(Reuters) -The city of Columbus, Ohio said on Friday that it reached a $10 million settlement with the family of Andre Hill, an unarmed Black man fatally shot in December by a police officer who was subsequently fired and indicted.
Hill, 47, was shot and killed by Adam Coy, a 44-year-old white man, on Dec. 22. Coy, a 19-year-veteran of the Columbus police force, was responding to a non-emergency nuisance call about car noise.
Footage from Coy's body-worn camera showed Hill emerging from the shadows of the garage holding up a glowing cell phone in one hand before Coy opened fire on him. Hill died a short time later at a hospital.
Columbus City Attorney Zach Klein called the settlement the largest of its kind in the history of Ohio's capital city.
"No amount of money will ever bring Andre Hill back to his family, but we believe this is an important and necessary step in the right direction," Klein said in a statement.

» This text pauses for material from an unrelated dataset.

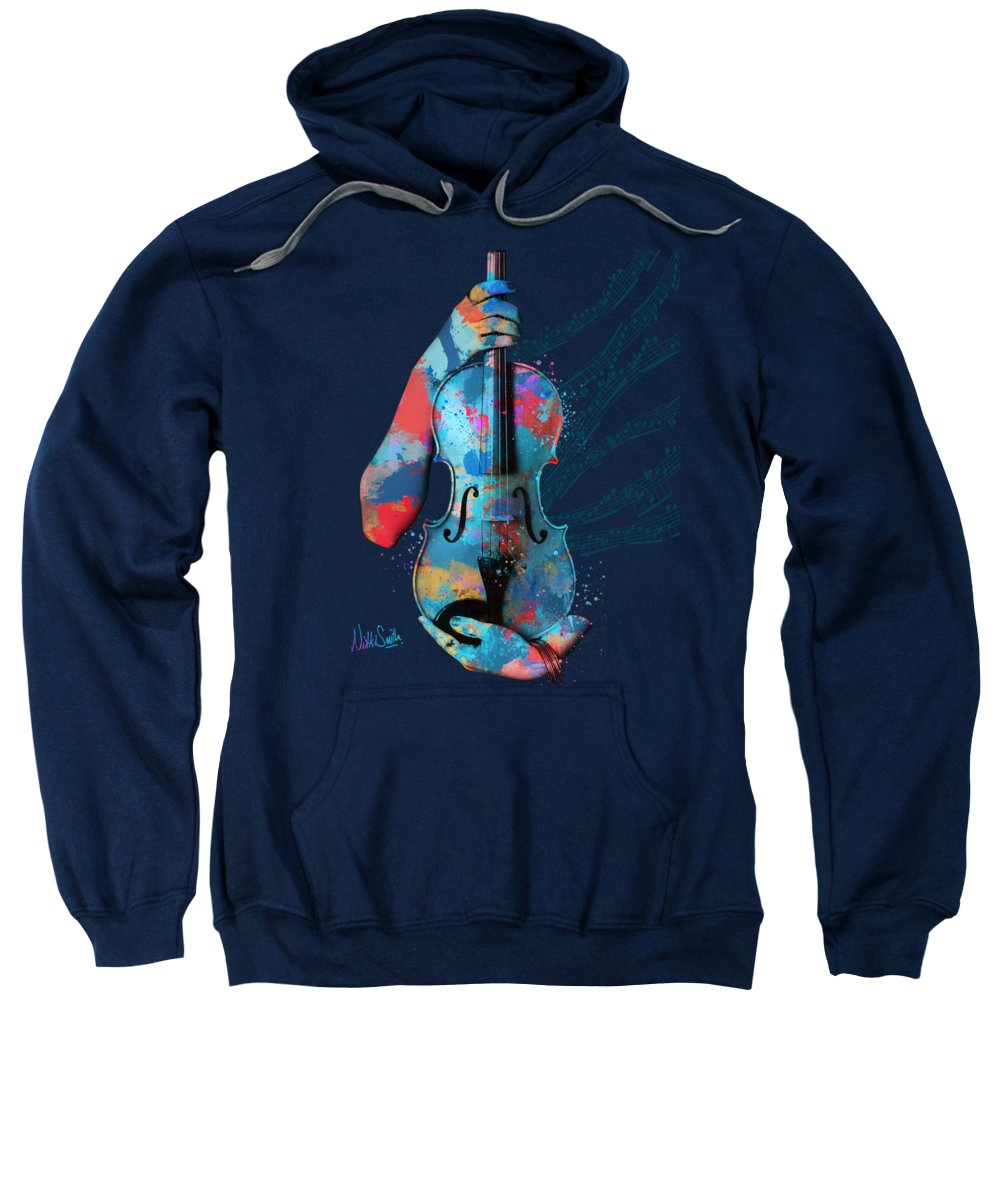 Violin Sweatshirts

"Now all those involved can begin to heal," Hill's family said in the same statement.
A series of police killings of Black people have highlighted longstanding accusations of racial injustice in U.S. law enforcement.
Last summer, high-profile deaths in Minneapolis, Atlanta and Louisville and elsewhere triggered nationwide protests that pushed police reform to the top of the U.S. political agenda.

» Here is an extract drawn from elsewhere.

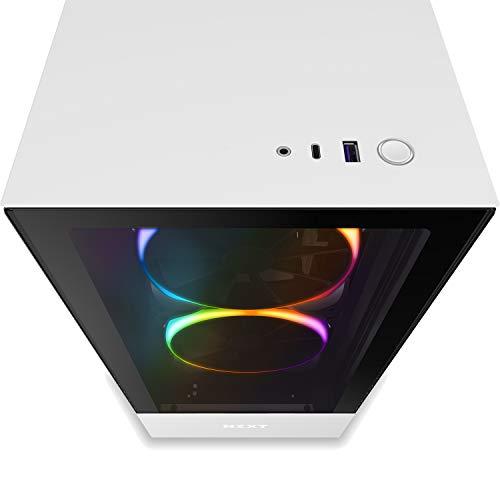 『NZXT H510 Elite 前面+側面ガラスパネル RGB LED発光&ファン制御機能搭載 [ White & Black ] CA-H510E-W1』の2枚目の画像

Coy, who was fired by the police force a week after the shooting, was indicted by a grand jury on one charge of murder, one charge of felonious assault and two counts of dereliction of duty on Feb. 3.

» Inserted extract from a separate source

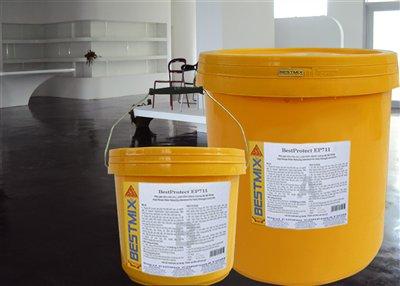 Chất phủ bảo vệ epoxy BestProtect EP711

Coy pleaded not guilty to the charges two days later. WSYX, an ABC affiliate in Columbus, reported that he was released from jail on a $1 million bond on Feb. 9.
Coy told other police officers that he thought Hill was holding a gun and he feared for his life.
Ohio Attorney General Dave Yost said in February that no weapons were found at the scene.
In addition to the financial settlement, the City of Columbus will rename the gymnasium located inside a community center, the Andre Hill Gymnasium, Klein said.